**INSTRUCCIONES Y REQUISITOS**
Continúa el texto sobre la vocación cristiana como éxodo a partir de su última oración.

**TEXTO PROPUESTO**
►

Entregar la propia vida en esta actitud misionera sólo será posible si somos capaces de salir de nosotros mismos. Por eso, en esta 52 Jornada Mundial de Oración por las Vocaciones, quisiera reflexionar precisamente sobre ese particular ''éxodo'' que es la vocación o, mejor aún, nuestra respuesta a la vocación que Dios nos da. Cuando oímos la palabra ''éxodo'', nos viene a la mente inmediatamente el comienzo de la maravillosa historia de amor de Dios con el pueblo de sus hijos, una historia que pasa por los días dramáticos de la esclavitud en Egipto, la llamada de Moisés, la liberación y el camino hacia la tierra prometida. El libro del Éxodo ?el segundo libro de la Biblia?, que narra esta historia, representa una parábola de toda la historia de la salvación, y también de la dinámica fundamental de la fe cristiana. De hecho, pasar de la esclavitud del hombre viejo a la vida nueva en Cristo es la obra redentora que se realiza en nosotros mediante la fe. Este paso es un verdadero y real ''éxodo'', es el camino del alma cristiana y de toda la Iglesia, la orientación decisiva de la existencia hacia el Padre.
En la raíz de toda vocación cristiana se encuentra este movimiento fundamental de la experiencia de fe: creer quiere decir renunciar a uno mismo, salir de la comodidad y rigidez del propio yo para centrar nuestra vida en Jesucristo; abandonar, como Abrahán, la propia tierra poniéndose en camino con confianza, sabiendo que Dios indicará el camino hacia la tierra nueva. Esta ''salida'' no hay que entenderla como un desprecio de la propia vida, del propio modo sentir las cosas, de la propia humanidad; todo lo contrario, quien emprende el camino siguiendo a Cristo encuentra vida en abundancia, poniéndose del todo a disposición de Dios y de su reino. Dice Jesús: ''El que por mí deja casa, hermanos o hermanas, padre o madre, mujer, hijos o tierras, recibirá cien veces más, y heredará la vida eterna''. La raíz profunda de todo esto es el amor. En efecto, la vocación cristiana es sobre todo una llamada de amor que atrae y que se refiere a algo más allá de uno mismo, descentra a la persona, inicia un ''camino permanente, como un salir del yo cerrado en sí mismo hacia su liberación en la entrega de sí y, precisamente de este modo, hacia el reencuentro consigo mismo, más aún, hacia el descubrimiento de Dios''.
La experiencia del éxodo es paradigma de la vida cristiana, en particular de quien sigue una vocación de especial dedicación al servicio del Evangelio. Consiste en una actitud siempre renovada de conversión y transformación, en un estar siempre en camino, en un pasar de la muerte a la vida, tal como celebramos en la liturgia: es el dinamismo pascual. En efecto, desde la llamada de Abrahán a la de Moisés, desde el peregrinar de Israel por el desierto a la conversión predicada por los profetas, hasta el viaje misionero de Jesús que culmina en su muerte y resurrección, la vocación es siempre una acción de Dios que nos hace salir de nuestra situación inicial, nos libra de toda forma de esclavitud, nos saca de la rutina y la indiferencia y nos proyecta hacia la alegría de la comunión con Dios y con los hermanos. Responder a la llamada de Dios, por tanto, es dejar que él nos haga salir de nuestra falsa estabilidad para ponernos en camino hacia Jesucristo, principio y fin de nuestra vida y de nuestra felicidad.

◄

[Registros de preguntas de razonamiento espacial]
►

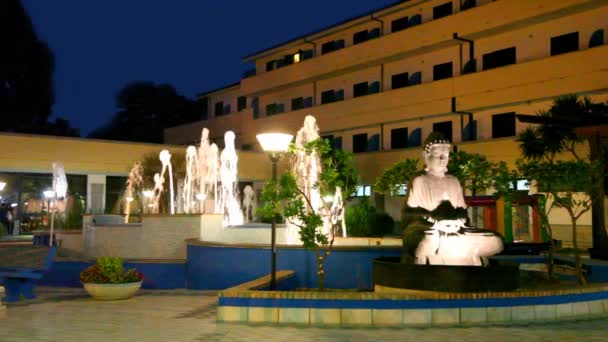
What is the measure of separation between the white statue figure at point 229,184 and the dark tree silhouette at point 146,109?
3096cm

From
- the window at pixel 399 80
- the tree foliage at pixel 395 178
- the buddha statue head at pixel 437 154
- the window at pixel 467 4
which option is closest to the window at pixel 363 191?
the window at pixel 399 80

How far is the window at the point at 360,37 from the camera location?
3912cm

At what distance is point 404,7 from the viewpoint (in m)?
36.2

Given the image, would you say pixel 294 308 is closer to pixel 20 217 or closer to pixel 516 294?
pixel 516 294

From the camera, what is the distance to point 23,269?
1286cm

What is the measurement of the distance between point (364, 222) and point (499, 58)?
1091 cm

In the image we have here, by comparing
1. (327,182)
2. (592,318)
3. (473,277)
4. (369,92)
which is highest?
(369,92)

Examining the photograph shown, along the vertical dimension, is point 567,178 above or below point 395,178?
below

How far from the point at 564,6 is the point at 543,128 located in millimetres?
7092

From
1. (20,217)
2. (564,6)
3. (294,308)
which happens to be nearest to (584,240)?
(564,6)

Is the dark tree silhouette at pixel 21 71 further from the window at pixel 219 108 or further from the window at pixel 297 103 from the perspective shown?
the window at pixel 297 103

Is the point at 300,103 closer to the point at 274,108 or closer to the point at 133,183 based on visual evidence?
the point at 274,108

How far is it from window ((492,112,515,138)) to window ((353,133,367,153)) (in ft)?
29.2

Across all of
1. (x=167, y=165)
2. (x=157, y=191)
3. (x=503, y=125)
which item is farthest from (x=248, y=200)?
(x=503, y=125)
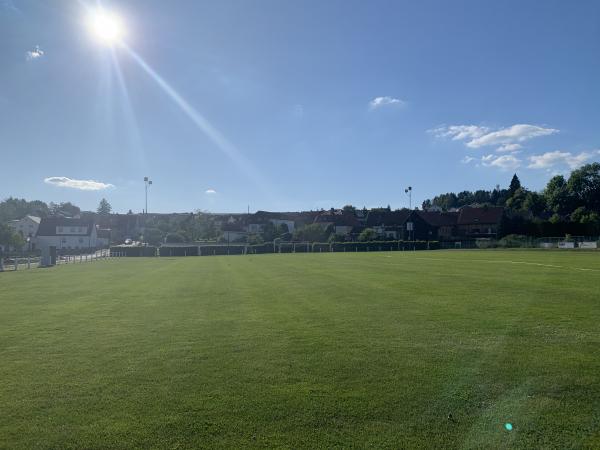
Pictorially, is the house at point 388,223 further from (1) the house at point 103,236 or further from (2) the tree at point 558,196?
Result: (1) the house at point 103,236

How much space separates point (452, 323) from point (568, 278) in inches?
→ 536

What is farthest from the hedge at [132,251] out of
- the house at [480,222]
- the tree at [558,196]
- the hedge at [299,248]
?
the tree at [558,196]

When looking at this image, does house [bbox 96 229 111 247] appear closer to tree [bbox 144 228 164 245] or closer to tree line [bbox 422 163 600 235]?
tree [bbox 144 228 164 245]

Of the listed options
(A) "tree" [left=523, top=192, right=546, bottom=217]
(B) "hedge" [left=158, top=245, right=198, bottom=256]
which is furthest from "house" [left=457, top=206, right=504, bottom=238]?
(B) "hedge" [left=158, top=245, right=198, bottom=256]

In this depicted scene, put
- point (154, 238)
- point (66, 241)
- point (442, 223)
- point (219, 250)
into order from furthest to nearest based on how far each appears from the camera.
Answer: point (442, 223) → point (66, 241) → point (154, 238) → point (219, 250)

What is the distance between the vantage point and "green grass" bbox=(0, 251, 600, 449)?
562 cm

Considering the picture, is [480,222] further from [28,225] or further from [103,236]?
[28,225]

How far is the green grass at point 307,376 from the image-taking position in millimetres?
5617

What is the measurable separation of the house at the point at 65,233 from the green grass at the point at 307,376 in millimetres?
105427

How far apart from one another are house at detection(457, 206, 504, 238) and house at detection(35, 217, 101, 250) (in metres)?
85.2

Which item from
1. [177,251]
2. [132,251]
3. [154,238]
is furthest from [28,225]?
[177,251]

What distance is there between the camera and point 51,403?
659cm

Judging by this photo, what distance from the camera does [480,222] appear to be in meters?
108

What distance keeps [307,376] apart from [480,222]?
109 metres
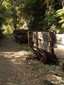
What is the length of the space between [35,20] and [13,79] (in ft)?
52.4

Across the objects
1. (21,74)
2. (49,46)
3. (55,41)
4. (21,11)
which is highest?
(21,11)

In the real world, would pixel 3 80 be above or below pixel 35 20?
below

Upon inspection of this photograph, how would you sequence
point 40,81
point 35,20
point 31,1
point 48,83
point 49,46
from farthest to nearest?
point 35,20 → point 31,1 → point 49,46 → point 40,81 → point 48,83

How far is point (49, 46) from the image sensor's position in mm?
4793

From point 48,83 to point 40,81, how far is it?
0.55 m

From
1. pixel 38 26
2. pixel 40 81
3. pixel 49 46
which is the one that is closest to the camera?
pixel 40 81

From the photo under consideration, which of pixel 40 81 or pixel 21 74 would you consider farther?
pixel 21 74

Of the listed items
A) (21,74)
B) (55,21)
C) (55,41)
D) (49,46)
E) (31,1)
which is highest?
(31,1)

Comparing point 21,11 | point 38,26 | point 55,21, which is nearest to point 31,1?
point 21,11

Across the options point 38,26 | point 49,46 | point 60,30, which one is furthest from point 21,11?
point 49,46

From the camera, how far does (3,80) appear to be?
3.87 meters

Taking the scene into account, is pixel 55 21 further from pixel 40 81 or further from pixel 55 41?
pixel 40 81

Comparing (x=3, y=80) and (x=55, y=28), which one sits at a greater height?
(x=55, y=28)

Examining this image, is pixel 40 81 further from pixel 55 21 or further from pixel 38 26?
pixel 38 26
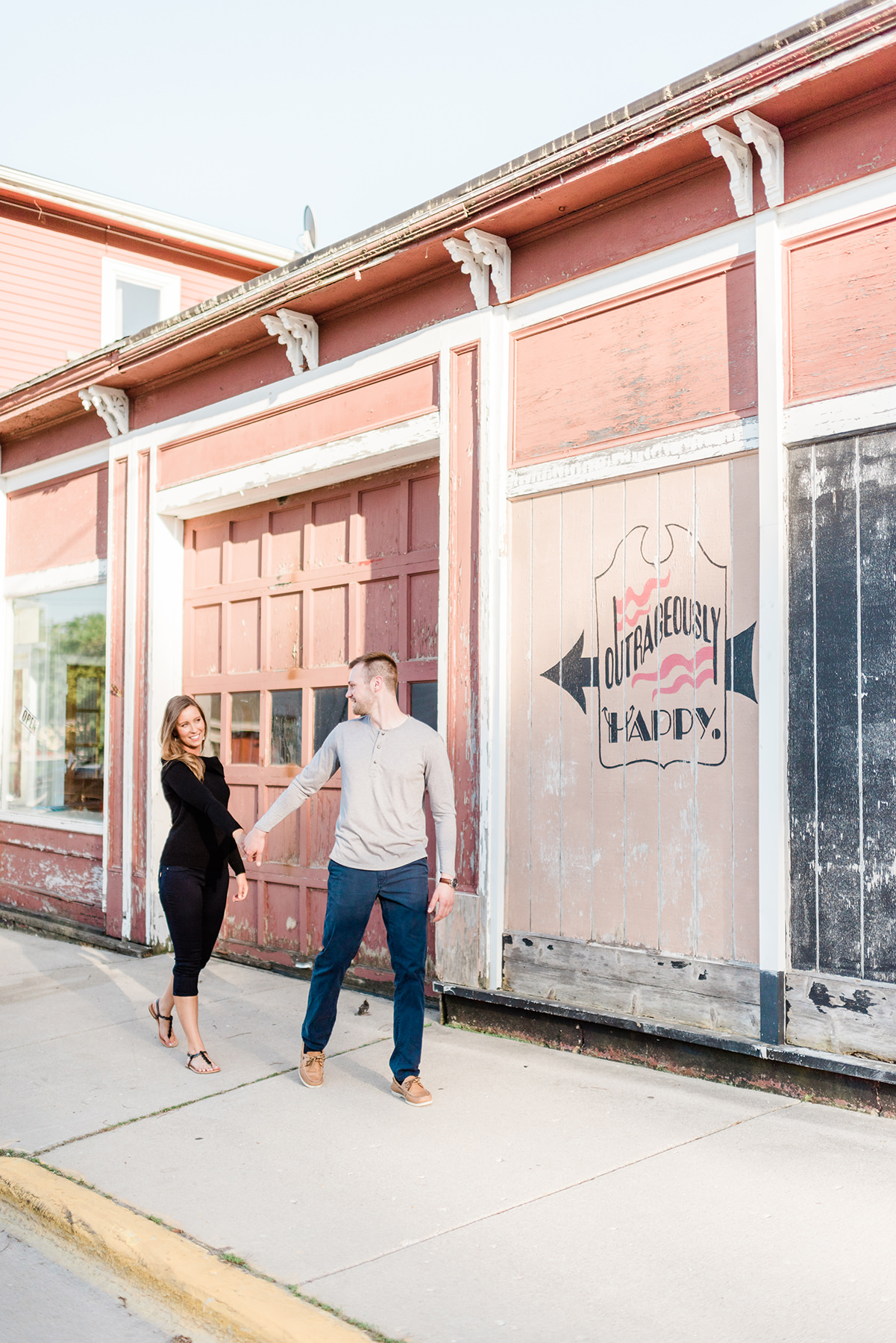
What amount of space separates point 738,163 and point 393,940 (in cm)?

◄

**RESULTADO DEL EJERCICIO**
Esta dinámica del éxodo no se refiere sólo a la llamada personal, sino a la acción misionera y evangelizadora de toda la Iglesia. La Iglesia es verdaderamente fiel a su Maestro en la medida en que es una Iglesia ''en salida'', no preocupada por ella misma, por sus estructuras y sus conquistas, sino más bien capaz de ir, de ponerse en movimiento, de encontrar a los hijos de Dios en su situación real y de compadecer sus heridas. Dios sale de sí mismo en una dinámica trinitaria de amor, escucha la miseria de su pueblo e interviene para librarlo. A esta forma de ser y de actuar está llamada también la Iglesia: la Iglesia que evangeliza sale al encuentro del hombre, anuncia la palabra liberadora del Evangelio, sana con la gracia de Dios las heridas del alma y del cuerpo, socorre a los pobres y necesitados.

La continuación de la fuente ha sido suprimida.